The Illinois Green Infrastructure Study

By Martin Jaffe, Moira Zellner, Emily Minor, et al
Chicago, IL (May 28, 2010)- This report explores the science of green infrastructure practices and evaluates existing and potential policies, regulations and administrative tactics that could be adopted in the State of Illinois to promote the widespread, appropriate use of green infrastructure stormwater management strategies and techniques.


Green infrastructure practices, for purposes of this study, are urban stormwater management techniques that rely on natural systems to retain more stormwater on-site through infiltration, evapotranspiration and harvesting for reuse. Implementing green infrastructure practices helps attenuate nutrients and other pollutants and reduce runoff volumes and peak flows.
Based on our review of peer-reviewed scientific reports and articles, we found that, on average, many of these practices are as effective as conventional on-site detention basins in reducing total suspended solids and total nitrogen being discharged to waterways and that they can also reduce runoff volumes and peak flows discharged to urban streams, reducing erosion, sedimentation and flood risks. Using an economic model, we also found that using green infrastructure can result in substantial savings in both construction and life-cycle costs when compared to using conventional infrastructure to manage runoff in suburban, urban residential and commercial projects.
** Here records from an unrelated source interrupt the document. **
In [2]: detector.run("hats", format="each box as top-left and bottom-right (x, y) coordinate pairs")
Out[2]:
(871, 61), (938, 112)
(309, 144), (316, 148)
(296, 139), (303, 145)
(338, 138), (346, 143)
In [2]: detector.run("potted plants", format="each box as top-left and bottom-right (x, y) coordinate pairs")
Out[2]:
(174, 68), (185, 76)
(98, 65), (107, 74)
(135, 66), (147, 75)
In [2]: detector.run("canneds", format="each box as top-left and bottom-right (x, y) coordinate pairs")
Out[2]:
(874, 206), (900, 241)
Research addressing the valuation of ecosystem services also suggests that using green infrastructure can provide significant indirect economic benefits, as well, by increasing the amount of open space, vegetation, habitat and groundwater recharge occurring in developed areas. Since there is considerable experience in using green infrastructure in northeastern Illinois and in five other states we surveyed – and since green infrastructure is already required under the state’s General NPDES Permit No. ILR40 (“the MS4 permit”) — we conclude that promoting the greater use of these practices would be a cost-effective way for Illinois to improve urban stormwater management programs and the water quality of our lakes and streams. It would have the additional benefit of helping municipalities covered by the MS4 permit to meet their legal responsibilities.